*QUOTED TEXT*
※ ※ ※

Re: zookeeper deployment strategy for multi data centers

Flavio Junqueira Sat, 04 Jun 2016 07:38:53 -0700

There is no black magic going on with weights or hierarchies. Whatever you do, 
you can't escape from the curse of the intersection, and I'm sorry for stating 
the obvious, but that's the key reason why masking a data center going down out 
of two is so hard.


In general, using majorities makes it simpler to reason about the problem, in 
particular because the failure scenarios are uniform. With weights, you can 
play some tricks, but they do not necessarily give you a great advantage. For 
example, say I have 6 servers, I split them between two data centers, and I 
assign a weight of 2 to one of them. I can form a quorum in one single data 
center despite the fact that I have an equal number of servers in each data 
center. I could alternatively have 5 voting members and one observer and get a 
similar behavior. One difference is that in the case the server with weight 2 
is up, I can tolerate up to 3 nodes crashing. If the server with weight 2 is 
down, then I can tolerate only one additional crash. With the 5V+1O 
configuration, I can tolerate two crashed servers always.

※ ※ ※

Some records

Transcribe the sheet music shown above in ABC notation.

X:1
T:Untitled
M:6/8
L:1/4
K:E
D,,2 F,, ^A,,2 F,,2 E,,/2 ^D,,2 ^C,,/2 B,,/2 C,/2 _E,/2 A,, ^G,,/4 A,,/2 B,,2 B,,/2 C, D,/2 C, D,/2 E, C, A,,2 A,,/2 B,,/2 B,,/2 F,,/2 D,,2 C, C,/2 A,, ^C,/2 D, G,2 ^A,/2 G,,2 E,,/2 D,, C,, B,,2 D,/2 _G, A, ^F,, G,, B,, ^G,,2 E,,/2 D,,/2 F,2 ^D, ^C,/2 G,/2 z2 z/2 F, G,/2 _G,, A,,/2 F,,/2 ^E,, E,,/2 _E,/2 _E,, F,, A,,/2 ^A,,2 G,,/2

※ ※ ※

*DIRECTIONS*
(1) The ZooKeeper post describes several configurations and how many server crashes each can tolerate. List each of them with its number of tolerated crashes.
(2) Repeat the passage of the ZooKeeper post that begins at the words "Flavio Junqueira Sat, 04" and stops after "is so hard.".

*WRITTEN ANSWERS*
(1)
- Weighted setup with the weight-2 server up: up to 3 nodes crashing
- Weighted setup with the weight-2 server down: only one additional crash
- 5V+1O configuration: two crashed servers, always

(2)
Flavio Junqueira Sat, 04 Jun 2016 07:38:53 -0700

There is no black magic going on with weights or hierarchies. Whatever you do, 
you can't escape from the curse of the intersection, and I'm sorry for stating 
the obvious, but that's the key reason why masking a data center going down out 
of two is so hard.